-- PROVIDED TEXT --
--

An ex-partner of killer Levi Bellfield said she believes he did murder a mother and daughter following news that he has allegedly admitted to the crimes.
Reports emerged on Saturday night that Bellfield has admitted the murders of Lin and Megan Russell in a confession. The man convicted for the crimes, Michael Stone, 61, has always claimed he was wrongly jailed for the 1996 murders.
An ex-partner of Bellfield, Rebecca Wilkinson, told the Mirror she believes his claims, which were reportedly made in a letter to Stone's solicitor, Paul Bacon. Ms Wilkinson, who is mum to Bellfield’s four daughters, said: “Yes, I believe it. I knew he would say it after his mum died.”
The pair were together for six years in the 1990s and broke up one year before the murders of Lin and Megan Russell. She said: “It’s just unbelievable really. I think I’m lucky to be alive.”
Lin Russell, 45, daughters Megan, six, and Josie, nine, and their dog were tied up and bludgeoned with a hammer in a country lane in Chillenden, Kent. Josie, who was just nine at the time, survived after emergency workers at the scene found a faint pulse when they checked her.

--

-- GIVEN MATERIAL --

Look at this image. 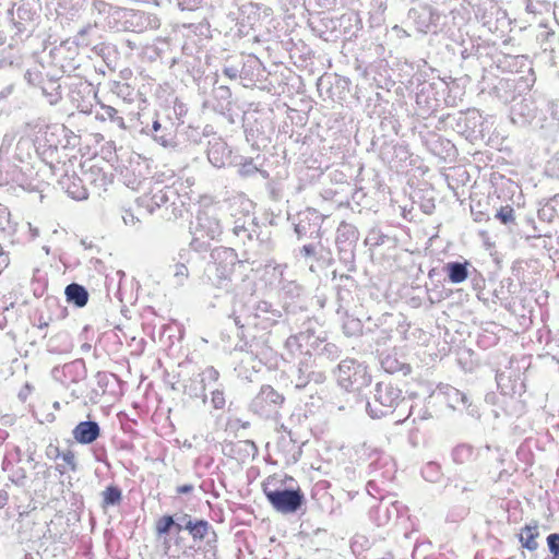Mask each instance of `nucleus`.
<instances>
[{"mask_svg": "<svg viewBox=\"0 0 559 559\" xmlns=\"http://www.w3.org/2000/svg\"><path fill=\"white\" fill-rule=\"evenodd\" d=\"M490 447H474L469 443H460L452 450L455 469V487L462 491L473 489L483 474Z\"/></svg>", "mask_w": 559, "mask_h": 559, "instance_id": "obj_1", "label": "nucleus"}, {"mask_svg": "<svg viewBox=\"0 0 559 559\" xmlns=\"http://www.w3.org/2000/svg\"><path fill=\"white\" fill-rule=\"evenodd\" d=\"M190 247L197 252L206 251L212 241H221L224 226L218 209L214 205L201 207L190 224Z\"/></svg>", "mask_w": 559, "mask_h": 559, "instance_id": "obj_2", "label": "nucleus"}, {"mask_svg": "<svg viewBox=\"0 0 559 559\" xmlns=\"http://www.w3.org/2000/svg\"><path fill=\"white\" fill-rule=\"evenodd\" d=\"M236 262L237 253L233 249L218 247L212 250L211 260L205 267V276L210 284L228 292Z\"/></svg>", "mask_w": 559, "mask_h": 559, "instance_id": "obj_3", "label": "nucleus"}, {"mask_svg": "<svg viewBox=\"0 0 559 559\" xmlns=\"http://www.w3.org/2000/svg\"><path fill=\"white\" fill-rule=\"evenodd\" d=\"M138 206L144 209L150 215L154 214L157 209H164L165 212L170 210V215L167 216L169 219L171 216L177 218L182 215L183 203L175 189L158 185L138 199Z\"/></svg>", "mask_w": 559, "mask_h": 559, "instance_id": "obj_4", "label": "nucleus"}, {"mask_svg": "<svg viewBox=\"0 0 559 559\" xmlns=\"http://www.w3.org/2000/svg\"><path fill=\"white\" fill-rule=\"evenodd\" d=\"M402 391L391 382H379L373 396L367 402V412L372 418H381L394 412L403 402Z\"/></svg>", "mask_w": 559, "mask_h": 559, "instance_id": "obj_5", "label": "nucleus"}, {"mask_svg": "<svg viewBox=\"0 0 559 559\" xmlns=\"http://www.w3.org/2000/svg\"><path fill=\"white\" fill-rule=\"evenodd\" d=\"M336 379L338 385L346 391H358L369 385L371 381L367 367L350 358L338 364Z\"/></svg>", "mask_w": 559, "mask_h": 559, "instance_id": "obj_6", "label": "nucleus"}, {"mask_svg": "<svg viewBox=\"0 0 559 559\" xmlns=\"http://www.w3.org/2000/svg\"><path fill=\"white\" fill-rule=\"evenodd\" d=\"M263 492L273 509L283 514L297 512L305 502V495L299 488L271 489L265 486Z\"/></svg>", "mask_w": 559, "mask_h": 559, "instance_id": "obj_7", "label": "nucleus"}, {"mask_svg": "<svg viewBox=\"0 0 559 559\" xmlns=\"http://www.w3.org/2000/svg\"><path fill=\"white\" fill-rule=\"evenodd\" d=\"M282 317V312L278 309L272 307L267 301H259L252 308V311L242 322L239 317L235 318V324L239 328L251 325L259 330H267L278 322Z\"/></svg>", "mask_w": 559, "mask_h": 559, "instance_id": "obj_8", "label": "nucleus"}, {"mask_svg": "<svg viewBox=\"0 0 559 559\" xmlns=\"http://www.w3.org/2000/svg\"><path fill=\"white\" fill-rule=\"evenodd\" d=\"M160 20L154 13L122 8L120 15V29L143 33L148 29H157Z\"/></svg>", "mask_w": 559, "mask_h": 559, "instance_id": "obj_9", "label": "nucleus"}, {"mask_svg": "<svg viewBox=\"0 0 559 559\" xmlns=\"http://www.w3.org/2000/svg\"><path fill=\"white\" fill-rule=\"evenodd\" d=\"M312 365V355L307 354L298 362L293 364L288 377L295 389H305L311 381L314 383L324 382L325 374L320 371H313Z\"/></svg>", "mask_w": 559, "mask_h": 559, "instance_id": "obj_10", "label": "nucleus"}, {"mask_svg": "<svg viewBox=\"0 0 559 559\" xmlns=\"http://www.w3.org/2000/svg\"><path fill=\"white\" fill-rule=\"evenodd\" d=\"M284 402V396L271 385H262L259 393L253 397L250 408L261 417H271L277 414Z\"/></svg>", "mask_w": 559, "mask_h": 559, "instance_id": "obj_11", "label": "nucleus"}, {"mask_svg": "<svg viewBox=\"0 0 559 559\" xmlns=\"http://www.w3.org/2000/svg\"><path fill=\"white\" fill-rule=\"evenodd\" d=\"M313 333L309 330L289 336L285 342V358L292 362H298L304 356L311 355V342Z\"/></svg>", "mask_w": 559, "mask_h": 559, "instance_id": "obj_12", "label": "nucleus"}, {"mask_svg": "<svg viewBox=\"0 0 559 559\" xmlns=\"http://www.w3.org/2000/svg\"><path fill=\"white\" fill-rule=\"evenodd\" d=\"M122 8L114 7L103 0L92 2L91 14L94 16L95 25L120 29V15Z\"/></svg>", "mask_w": 559, "mask_h": 559, "instance_id": "obj_13", "label": "nucleus"}, {"mask_svg": "<svg viewBox=\"0 0 559 559\" xmlns=\"http://www.w3.org/2000/svg\"><path fill=\"white\" fill-rule=\"evenodd\" d=\"M141 133L152 136L155 142L164 147L174 144L175 135L171 124L169 122L162 123L157 115H154L151 122H146V124L142 127Z\"/></svg>", "mask_w": 559, "mask_h": 559, "instance_id": "obj_14", "label": "nucleus"}, {"mask_svg": "<svg viewBox=\"0 0 559 559\" xmlns=\"http://www.w3.org/2000/svg\"><path fill=\"white\" fill-rule=\"evenodd\" d=\"M207 159L216 168L231 165L234 160L231 157V150L221 138H213L209 141Z\"/></svg>", "mask_w": 559, "mask_h": 559, "instance_id": "obj_15", "label": "nucleus"}, {"mask_svg": "<svg viewBox=\"0 0 559 559\" xmlns=\"http://www.w3.org/2000/svg\"><path fill=\"white\" fill-rule=\"evenodd\" d=\"M439 394L443 395L447 400L448 406L456 409L459 407H465L468 411V414L473 417H478L479 413L476 407H473L471 403H468V397L465 393L461 392L456 388L449 384H440L438 386Z\"/></svg>", "mask_w": 559, "mask_h": 559, "instance_id": "obj_16", "label": "nucleus"}, {"mask_svg": "<svg viewBox=\"0 0 559 559\" xmlns=\"http://www.w3.org/2000/svg\"><path fill=\"white\" fill-rule=\"evenodd\" d=\"M74 440L80 444H91L100 436V427L94 420L80 421L72 430Z\"/></svg>", "mask_w": 559, "mask_h": 559, "instance_id": "obj_17", "label": "nucleus"}, {"mask_svg": "<svg viewBox=\"0 0 559 559\" xmlns=\"http://www.w3.org/2000/svg\"><path fill=\"white\" fill-rule=\"evenodd\" d=\"M408 15L414 21L417 31L423 34H427L438 19L430 7L412 9Z\"/></svg>", "mask_w": 559, "mask_h": 559, "instance_id": "obj_18", "label": "nucleus"}, {"mask_svg": "<svg viewBox=\"0 0 559 559\" xmlns=\"http://www.w3.org/2000/svg\"><path fill=\"white\" fill-rule=\"evenodd\" d=\"M311 350H313L319 357L331 361L337 359L341 355V349L336 344L326 342L324 338L316 336L314 334L311 342Z\"/></svg>", "mask_w": 559, "mask_h": 559, "instance_id": "obj_19", "label": "nucleus"}, {"mask_svg": "<svg viewBox=\"0 0 559 559\" xmlns=\"http://www.w3.org/2000/svg\"><path fill=\"white\" fill-rule=\"evenodd\" d=\"M95 118L102 122H110L120 130H126L124 119L119 115L118 110L109 105L99 103V108L95 111Z\"/></svg>", "mask_w": 559, "mask_h": 559, "instance_id": "obj_20", "label": "nucleus"}, {"mask_svg": "<svg viewBox=\"0 0 559 559\" xmlns=\"http://www.w3.org/2000/svg\"><path fill=\"white\" fill-rule=\"evenodd\" d=\"M238 168V175L242 178L252 177L255 174H260L263 178H267L269 174L265 170L260 169L253 158L251 157H234L233 164Z\"/></svg>", "mask_w": 559, "mask_h": 559, "instance_id": "obj_21", "label": "nucleus"}, {"mask_svg": "<svg viewBox=\"0 0 559 559\" xmlns=\"http://www.w3.org/2000/svg\"><path fill=\"white\" fill-rule=\"evenodd\" d=\"M74 87L75 88H71L70 91L71 102L80 111L90 112V104L84 100V95H90L92 93L91 85L86 82L79 81Z\"/></svg>", "mask_w": 559, "mask_h": 559, "instance_id": "obj_22", "label": "nucleus"}, {"mask_svg": "<svg viewBox=\"0 0 559 559\" xmlns=\"http://www.w3.org/2000/svg\"><path fill=\"white\" fill-rule=\"evenodd\" d=\"M67 301L69 304H73L74 306L82 308L88 301V292L87 289L76 283H71L66 287L64 290Z\"/></svg>", "mask_w": 559, "mask_h": 559, "instance_id": "obj_23", "label": "nucleus"}, {"mask_svg": "<svg viewBox=\"0 0 559 559\" xmlns=\"http://www.w3.org/2000/svg\"><path fill=\"white\" fill-rule=\"evenodd\" d=\"M40 83L41 94L46 98L48 104L57 105L62 98L61 84L59 83V81L48 79L41 81Z\"/></svg>", "mask_w": 559, "mask_h": 559, "instance_id": "obj_24", "label": "nucleus"}, {"mask_svg": "<svg viewBox=\"0 0 559 559\" xmlns=\"http://www.w3.org/2000/svg\"><path fill=\"white\" fill-rule=\"evenodd\" d=\"M468 262H449L444 270L449 281L453 284H460L468 277Z\"/></svg>", "mask_w": 559, "mask_h": 559, "instance_id": "obj_25", "label": "nucleus"}, {"mask_svg": "<svg viewBox=\"0 0 559 559\" xmlns=\"http://www.w3.org/2000/svg\"><path fill=\"white\" fill-rule=\"evenodd\" d=\"M538 536V524L533 521L530 524H526L520 534V542L522 546L531 551L536 550L538 548V543L536 538Z\"/></svg>", "mask_w": 559, "mask_h": 559, "instance_id": "obj_26", "label": "nucleus"}, {"mask_svg": "<svg viewBox=\"0 0 559 559\" xmlns=\"http://www.w3.org/2000/svg\"><path fill=\"white\" fill-rule=\"evenodd\" d=\"M358 239V233L354 225L348 223H341L336 230L337 245H353Z\"/></svg>", "mask_w": 559, "mask_h": 559, "instance_id": "obj_27", "label": "nucleus"}, {"mask_svg": "<svg viewBox=\"0 0 559 559\" xmlns=\"http://www.w3.org/2000/svg\"><path fill=\"white\" fill-rule=\"evenodd\" d=\"M62 185L66 188L67 193L74 200L82 201L88 198L86 188L82 185L80 178H68Z\"/></svg>", "mask_w": 559, "mask_h": 559, "instance_id": "obj_28", "label": "nucleus"}, {"mask_svg": "<svg viewBox=\"0 0 559 559\" xmlns=\"http://www.w3.org/2000/svg\"><path fill=\"white\" fill-rule=\"evenodd\" d=\"M205 383H202L198 376L191 378L185 385V393L190 397L202 399L203 403H206L207 396L205 394Z\"/></svg>", "mask_w": 559, "mask_h": 559, "instance_id": "obj_29", "label": "nucleus"}, {"mask_svg": "<svg viewBox=\"0 0 559 559\" xmlns=\"http://www.w3.org/2000/svg\"><path fill=\"white\" fill-rule=\"evenodd\" d=\"M103 502L102 507L104 509L112 506H117L121 502L122 492L121 489L117 486H108L103 492Z\"/></svg>", "mask_w": 559, "mask_h": 559, "instance_id": "obj_30", "label": "nucleus"}, {"mask_svg": "<svg viewBox=\"0 0 559 559\" xmlns=\"http://www.w3.org/2000/svg\"><path fill=\"white\" fill-rule=\"evenodd\" d=\"M382 368L389 372L394 373L397 371H404V373L409 371V367L403 362H400L396 358L388 355L381 360Z\"/></svg>", "mask_w": 559, "mask_h": 559, "instance_id": "obj_31", "label": "nucleus"}, {"mask_svg": "<svg viewBox=\"0 0 559 559\" xmlns=\"http://www.w3.org/2000/svg\"><path fill=\"white\" fill-rule=\"evenodd\" d=\"M143 209L138 207V213H133L131 210H126L122 214L124 225L134 228L135 230L141 227V211Z\"/></svg>", "mask_w": 559, "mask_h": 559, "instance_id": "obj_32", "label": "nucleus"}, {"mask_svg": "<svg viewBox=\"0 0 559 559\" xmlns=\"http://www.w3.org/2000/svg\"><path fill=\"white\" fill-rule=\"evenodd\" d=\"M198 378L202 383H205V388L212 383H216L219 378V372L212 366L206 367L201 373L198 374Z\"/></svg>", "mask_w": 559, "mask_h": 559, "instance_id": "obj_33", "label": "nucleus"}, {"mask_svg": "<svg viewBox=\"0 0 559 559\" xmlns=\"http://www.w3.org/2000/svg\"><path fill=\"white\" fill-rule=\"evenodd\" d=\"M189 276V270L183 263L175 264L174 283L176 286H182Z\"/></svg>", "mask_w": 559, "mask_h": 559, "instance_id": "obj_34", "label": "nucleus"}, {"mask_svg": "<svg viewBox=\"0 0 559 559\" xmlns=\"http://www.w3.org/2000/svg\"><path fill=\"white\" fill-rule=\"evenodd\" d=\"M173 526L176 527L174 518L171 515H164L156 523V532L158 535H164L167 534Z\"/></svg>", "mask_w": 559, "mask_h": 559, "instance_id": "obj_35", "label": "nucleus"}, {"mask_svg": "<svg viewBox=\"0 0 559 559\" xmlns=\"http://www.w3.org/2000/svg\"><path fill=\"white\" fill-rule=\"evenodd\" d=\"M210 527V524L204 520L195 521L193 524L191 535L194 539H202L207 534Z\"/></svg>", "mask_w": 559, "mask_h": 559, "instance_id": "obj_36", "label": "nucleus"}, {"mask_svg": "<svg viewBox=\"0 0 559 559\" xmlns=\"http://www.w3.org/2000/svg\"><path fill=\"white\" fill-rule=\"evenodd\" d=\"M231 233L242 243H246V240L251 239V234H250L249 229L245 226V223L239 224L238 222H236L235 226L231 229Z\"/></svg>", "mask_w": 559, "mask_h": 559, "instance_id": "obj_37", "label": "nucleus"}, {"mask_svg": "<svg viewBox=\"0 0 559 559\" xmlns=\"http://www.w3.org/2000/svg\"><path fill=\"white\" fill-rule=\"evenodd\" d=\"M167 559H193V551L192 549H171L168 547L166 551Z\"/></svg>", "mask_w": 559, "mask_h": 559, "instance_id": "obj_38", "label": "nucleus"}, {"mask_svg": "<svg viewBox=\"0 0 559 559\" xmlns=\"http://www.w3.org/2000/svg\"><path fill=\"white\" fill-rule=\"evenodd\" d=\"M496 217L503 224L514 222V210L512 206H502L496 214Z\"/></svg>", "mask_w": 559, "mask_h": 559, "instance_id": "obj_39", "label": "nucleus"}, {"mask_svg": "<svg viewBox=\"0 0 559 559\" xmlns=\"http://www.w3.org/2000/svg\"><path fill=\"white\" fill-rule=\"evenodd\" d=\"M547 546L549 551L552 554V559L559 558V534L552 533L547 536Z\"/></svg>", "mask_w": 559, "mask_h": 559, "instance_id": "obj_40", "label": "nucleus"}, {"mask_svg": "<svg viewBox=\"0 0 559 559\" xmlns=\"http://www.w3.org/2000/svg\"><path fill=\"white\" fill-rule=\"evenodd\" d=\"M211 403L215 409H223L226 403L224 391L218 388L214 389L212 391Z\"/></svg>", "mask_w": 559, "mask_h": 559, "instance_id": "obj_41", "label": "nucleus"}, {"mask_svg": "<svg viewBox=\"0 0 559 559\" xmlns=\"http://www.w3.org/2000/svg\"><path fill=\"white\" fill-rule=\"evenodd\" d=\"M59 8L66 11H79L83 5V0H57Z\"/></svg>", "mask_w": 559, "mask_h": 559, "instance_id": "obj_42", "label": "nucleus"}, {"mask_svg": "<svg viewBox=\"0 0 559 559\" xmlns=\"http://www.w3.org/2000/svg\"><path fill=\"white\" fill-rule=\"evenodd\" d=\"M213 93L216 98L225 100L227 105L230 104L231 92L229 87L225 85L215 86Z\"/></svg>", "mask_w": 559, "mask_h": 559, "instance_id": "obj_43", "label": "nucleus"}, {"mask_svg": "<svg viewBox=\"0 0 559 559\" xmlns=\"http://www.w3.org/2000/svg\"><path fill=\"white\" fill-rule=\"evenodd\" d=\"M10 479L12 480L13 484H15L16 486H25L26 485V481H27V474L25 472V469L23 468H17L16 471H14L12 473V475L10 476Z\"/></svg>", "mask_w": 559, "mask_h": 559, "instance_id": "obj_44", "label": "nucleus"}, {"mask_svg": "<svg viewBox=\"0 0 559 559\" xmlns=\"http://www.w3.org/2000/svg\"><path fill=\"white\" fill-rule=\"evenodd\" d=\"M63 462L66 463L67 466H69V468L72 471V472H75L76 468H78V463H76V459H75V454L73 451L71 450H67L66 452H62L61 453V456H60Z\"/></svg>", "mask_w": 559, "mask_h": 559, "instance_id": "obj_45", "label": "nucleus"}, {"mask_svg": "<svg viewBox=\"0 0 559 559\" xmlns=\"http://www.w3.org/2000/svg\"><path fill=\"white\" fill-rule=\"evenodd\" d=\"M181 520L185 521V524L176 522V528L178 531L186 530L191 534L195 521H192V519L188 514L181 515Z\"/></svg>", "mask_w": 559, "mask_h": 559, "instance_id": "obj_46", "label": "nucleus"}, {"mask_svg": "<svg viewBox=\"0 0 559 559\" xmlns=\"http://www.w3.org/2000/svg\"><path fill=\"white\" fill-rule=\"evenodd\" d=\"M310 223L306 222L305 219H299V222L295 225V233L297 234L298 238H302L306 236L309 231Z\"/></svg>", "mask_w": 559, "mask_h": 559, "instance_id": "obj_47", "label": "nucleus"}, {"mask_svg": "<svg viewBox=\"0 0 559 559\" xmlns=\"http://www.w3.org/2000/svg\"><path fill=\"white\" fill-rule=\"evenodd\" d=\"M61 451L58 445L49 443L46 447L45 454L49 460H57L61 456Z\"/></svg>", "mask_w": 559, "mask_h": 559, "instance_id": "obj_48", "label": "nucleus"}, {"mask_svg": "<svg viewBox=\"0 0 559 559\" xmlns=\"http://www.w3.org/2000/svg\"><path fill=\"white\" fill-rule=\"evenodd\" d=\"M408 416H414V421H416L417 419H419V420L428 419L431 415L429 414V412L427 409L423 411L420 408L417 412L416 407L411 406Z\"/></svg>", "mask_w": 559, "mask_h": 559, "instance_id": "obj_49", "label": "nucleus"}, {"mask_svg": "<svg viewBox=\"0 0 559 559\" xmlns=\"http://www.w3.org/2000/svg\"><path fill=\"white\" fill-rule=\"evenodd\" d=\"M200 3L201 0H178L181 10H194Z\"/></svg>", "mask_w": 559, "mask_h": 559, "instance_id": "obj_50", "label": "nucleus"}, {"mask_svg": "<svg viewBox=\"0 0 559 559\" xmlns=\"http://www.w3.org/2000/svg\"><path fill=\"white\" fill-rule=\"evenodd\" d=\"M342 22H348V23L355 22L357 29L361 28V21L357 13L352 12L348 14H344L342 16Z\"/></svg>", "mask_w": 559, "mask_h": 559, "instance_id": "obj_51", "label": "nucleus"}, {"mask_svg": "<svg viewBox=\"0 0 559 559\" xmlns=\"http://www.w3.org/2000/svg\"><path fill=\"white\" fill-rule=\"evenodd\" d=\"M540 7L542 3H539L538 1L527 0L526 2V11L532 14L540 13Z\"/></svg>", "mask_w": 559, "mask_h": 559, "instance_id": "obj_52", "label": "nucleus"}, {"mask_svg": "<svg viewBox=\"0 0 559 559\" xmlns=\"http://www.w3.org/2000/svg\"><path fill=\"white\" fill-rule=\"evenodd\" d=\"M17 17L21 20H31L32 14L28 9L25 8L24 4L20 5L16 10Z\"/></svg>", "mask_w": 559, "mask_h": 559, "instance_id": "obj_53", "label": "nucleus"}, {"mask_svg": "<svg viewBox=\"0 0 559 559\" xmlns=\"http://www.w3.org/2000/svg\"><path fill=\"white\" fill-rule=\"evenodd\" d=\"M14 91V85L9 84L0 90V102L7 99Z\"/></svg>", "mask_w": 559, "mask_h": 559, "instance_id": "obj_54", "label": "nucleus"}, {"mask_svg": "<svg viewBox=\"0 0 559 559\" xmlns=\"http://www.w3.org/2000/svg\"><path fill=\"white\" fill-rule=\"evenodd\" d=\"M223 72H224V74H225L227 78H229V79H231V80H235V79H237V76H238V72H239V71H238V69H237V68H235V67H225V68H224V70H223Z\"/></svg>", "mask_w": 559, "mask_h": 559, "instance_id": "obj_55", "label": "nucleus"}, {"mask_svg": "<svg viewBox=\"0 0 559 559\" xmlns=\"http://www.w3.org/2000/svg\"><path fill=\"white\" fill-rule=\"evenodd\" d=\"M316 252V248L313 245H305L302 248H301V253L305 255V257H311Z\"/></svg>", "mask_w": 559, "mask_h": 559, "instance_id": "obj_56", "label": "nucleus"}, {"mask_svg": "<svg viewBox=\"0 0 559 559\" xmlns=\"http://www.w3.org/2000/svg\"><path fill=\"white\" fill-rule=\"evenodd\" d=\"M192 490H193V486L191 484H185V485L177 487V492L181 493V495L190 493Z\"/></svg>", "mask_w": 559, "mask_h": 559, "instance_id": "obj_57", "label": "nucleus"}, {"mask_svg": "<svg viewBox=\"0 0 559 559\" xmlns=\"http://www.w3.org/2000/svg\"><path fill=\"white\" fill-rule=\"evenodd\" d=\"M37 73H34L32 72L31 70H27L25 72V79L26 81L29 83V84H35L36 80H37Z\"/></svg>", "mask_w": 559, "mask_h": 559, "instance_id": "obj_58", "label": "nucleus"}, {"mask_svg": "<svg viewBox=\"0 0 559 559\" xmlns=\"http://www.w3.org/2000/svg\"><path fill=\"white\" fill-rule=\"evenodd\" d=\"M371 2L373 7H377L381 11H384L386 8L385 0H371Z\"/></svg>", "mask_w": 559, "mask_h": 559, "instance_id": "obj_59", "label": "nucleus"}, {"mask_svg": "<svg viewBox=\"0 0 559 559\" xmlns=\"http://www.w3.org/2000/svg\"><path fill=\"white\" fill-rule=\"evenodd\" d=\"M8 492L4 490H0V509L3 508L8 503Z\"/></svg>", "mask_w": 559, "mask_h": 559, "instance_id": "obj_60", "label": "nucleus"}, {"mask_svg": "<svg viewBox=\"0 0 559 559\" xmlns=\"http://www.w3.org/2000/svg\"><path fill=\"white\" fill-rule=\"evenodd\" d=\"M333 1H334V0H317L318 5H319L320 8H324V9L330 8V7L332 5Z\"/></svg>", "mask_w": 559, "mask_h": 559, "instance_id": "obj_61", "label": "nucleus"}, {"mask_svg": "<svg viewBox=\"0 0 559 559\" xmlns=\"http://www.w3.org/2000/svg\"><path fill=\"white\" fill-rule=\"evenodd\" d=\"M376 488V481L374 480H369L368 484H367V489L369 492H371V490H374Z\"/></svg>", "mask_w": 559, "mask_h": 559, "instance_id": "obj_62", "label": "nucleus"}, {"mask_svg": "<svg viewBox=\"0 0 559 559\" xmlns=\"http://www.w3.org/2000/svg\"><path fill=\"white\" fill-rule=\"evenodd\" d=\"M99 181H100L99 186H106L108 182L107 176L105 174H103Z\"/></svg>", "mask_w": 559, "mask_h": 559, "instance_id": "obj_63", "label": "nucleus"}, {"mask_svg": "<svg viewBox=\"0 0 559 559\" xmlns=\"http://www.w3.org/2000/svg\"><path fill=\"white\" fill-rule=\"evenodd\" d=\"M15 26L17 28V33L25 31L24 24L21 22L15 23Z\"/></svg>", "mask_w": 559, "mask_h": 559, "instance_id": "obj_64", "label": "nucleus"}]
</instances>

--

-- COMPLETE THE FOLLOWING --
**1)** According to the Bellfield article, how long were Rebecca Wilkinson and Bellfield together?
**2)** Write the next part of the Bellfield article, picking up after its final sentence.
The lines are separate material, unrelated to the Bellfield article.

-- EXPECTED ANSWERS --
**1)** Six years, in the 1990s.

**2)**
Josie and her father Shaun moved to Gwynedd in the aftermath of the murders. And Josie went on to find happiness and love in her new life in Wales where she still lives today with husband Iwan working as an artist.
Stone was convicted for the double murder of Lin and Megan. Sentenced to three life sentences, Stone, a heroin addict, was told he would spend at least 25 years in prison. In 2017 a panel of experts, including detectives, lawyers and forensic scientists, agreed to re-examine evidence, while Stone said he'd "rather starve to death than confess to Lin and Megan Russell murders". Meanwhile, his lawyers argued there was "compelling evidence" linking Levi Bellfield to the Russell killings.
Stone’s barrister Mark McDonald said he will be asking Scotland Yard to investigate the case - and will write to them this week. Mr McDonald said: “It’s time for the Met to review this case and interview Bellfield, that’s what we want. We will be writing to the Met this week asking them to take a look at the case.”
Mr McDonald said of Kent Police, who carried out the original investigation: “This is not a police force that should be looking at this.”
He added: “Michael Stone is innocent and must be immediately released from prison. Stone has been in prison for 26 years despite plenty of evidence that this is a miscarriage of justice.”
In Bellfield’s statement to Mr Bacon, he says he was wearing a ‘pair of marigold washing up gloves’ and had the hammer in his right hand as he stopped the Russell family walking along a lane. He claims the following day he threw the hammer he used into the Thames near Walton, Surrey.
He ends the statement by saying it was the first time he had ‘committed a crime and another person has been arrested for it’, before apologising to Stone and the Russell family ‘for my heinous acts’.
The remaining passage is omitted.